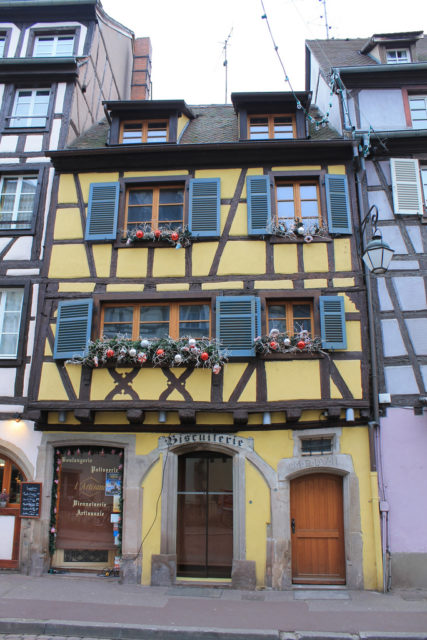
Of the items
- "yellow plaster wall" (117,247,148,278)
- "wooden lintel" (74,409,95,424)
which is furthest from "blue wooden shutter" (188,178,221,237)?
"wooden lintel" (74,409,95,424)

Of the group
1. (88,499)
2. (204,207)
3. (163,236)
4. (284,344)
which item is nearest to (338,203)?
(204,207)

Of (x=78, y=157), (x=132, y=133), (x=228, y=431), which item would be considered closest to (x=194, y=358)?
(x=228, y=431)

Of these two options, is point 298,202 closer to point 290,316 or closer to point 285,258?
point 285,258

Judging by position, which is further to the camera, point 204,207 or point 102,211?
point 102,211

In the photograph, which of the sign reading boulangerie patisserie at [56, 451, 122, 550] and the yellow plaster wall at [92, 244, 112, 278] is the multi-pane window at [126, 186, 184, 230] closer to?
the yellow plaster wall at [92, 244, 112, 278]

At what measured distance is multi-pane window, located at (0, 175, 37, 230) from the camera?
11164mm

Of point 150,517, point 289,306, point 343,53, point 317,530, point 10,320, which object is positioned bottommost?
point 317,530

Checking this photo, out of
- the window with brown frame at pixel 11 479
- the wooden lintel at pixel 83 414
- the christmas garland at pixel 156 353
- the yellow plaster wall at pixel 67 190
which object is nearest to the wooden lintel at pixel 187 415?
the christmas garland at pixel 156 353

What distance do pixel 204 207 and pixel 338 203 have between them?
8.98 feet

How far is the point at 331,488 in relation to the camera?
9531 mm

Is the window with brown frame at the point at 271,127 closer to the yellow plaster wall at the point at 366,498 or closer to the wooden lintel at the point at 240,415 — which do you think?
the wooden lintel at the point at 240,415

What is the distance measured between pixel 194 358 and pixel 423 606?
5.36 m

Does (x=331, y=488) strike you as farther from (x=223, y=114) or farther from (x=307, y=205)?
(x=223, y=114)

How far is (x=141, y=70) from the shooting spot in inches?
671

################

> Task to carry out: Present every line of the records above as a Markdown table with two columns, Row and Text, where Row numbers each line and blank lines are omitted. Leave the pictures out of the table.

> The response:
| Row | Text |
|---|---|
| 1 | Of the items |
| 2 | - "yellow plaster wall" (117,247,148,278) |
| 3 | - "wooden lintel" (74,409,95,424) |
| 4 | which is furthest from "blue wooden shutter" (188,178,221,237)? |
| 5 | "wooden lintel" (74,409,95,424) |
| 6 | Of the group |
| 7 | 1. (88,499) |
| 8 | 2. (204,207) |
| 9 | 3. (163,236) |
| 10 | 4. (284,344) |
| 11 | which item is nearest to (338,203)? |
| 12 | (204,207) |
| 13 | Of (x=78, y=157), (x=132, y=133), (x=228, y=431), which item would be considered closest to (x=194, y=358)? |
| 14 | (x=228, y=431) |
| 15 | Of these two options, is point 298,202 closer to point 290,316 or closer to point 285,258? |
| 16 | point 285,258 |
| 17 | Judging by position, which is further to the camera, point 204,207 or point 102,211? |
| 18 | point 102,211 |
| 19 | In the photograph, which of the sign reading boulangerie patisserie at [56, 451, 122, 550] and the yellow plaster wall at [92, 244, 112, 278] is the multi-pane window at [126, 186, 184, 230] closer to? |
| 20 | the yellow plaster wall at [92, 244, 112, 278] |
| 21 | At what measured distance is multi-pane window, located at (0, 175, 37, 230) from the camera? |
| 22 | 11164mm |
| 23 | Of point 150,517, point 289,306, point 343,53, point 317,530, point 10,320, which object is positioned bottommost? |
| 24 | point 317,530 |
| 25 | Checking this photo, out of |
| 26 | - the window with brown frame at pixel 11 479 |
| 27 | - the wooden lintel at pixel 83 414 |
| 28 | - the christmas garland at pixel 156 353 |
| 29 | - the yellow plaster wall at pixel 67 190 |
| 30 | which object is nearest to the wooden lintel at pixel 187 415? |
| 31 | the christmas garland at pixel 156 353 |
| 32 | What distance do pixel 204 207 and pixel 338 203 have between them? |
| 33 | 8.98 feet |
| 34 | How far is the point at 331,488 in relation to the camera? |
| 35 | 9531 mm |
| 36 | Is the window with brown frame at the point at 271,127 closer to the yellow plaster wall at the point at 366,498 or closer to the wooden lintel at the point at 240,415 — which do you think? |
| 37 | the wooden lintel at the point at 240,415 |
| 38 | What is the distance measured between pixel 194 358 and pixel 423 606? |
| 39 | 5.36 m |
| 40 | Does (x=331, y=488) strike you as farther from (x=223, y=114) or farther from (x=307, y=205)? |
| 41 | (x=223, y=114) |
| 42 | How far is (x=141, y=70) from the shooting spot in inches? |
| 43 | 671 |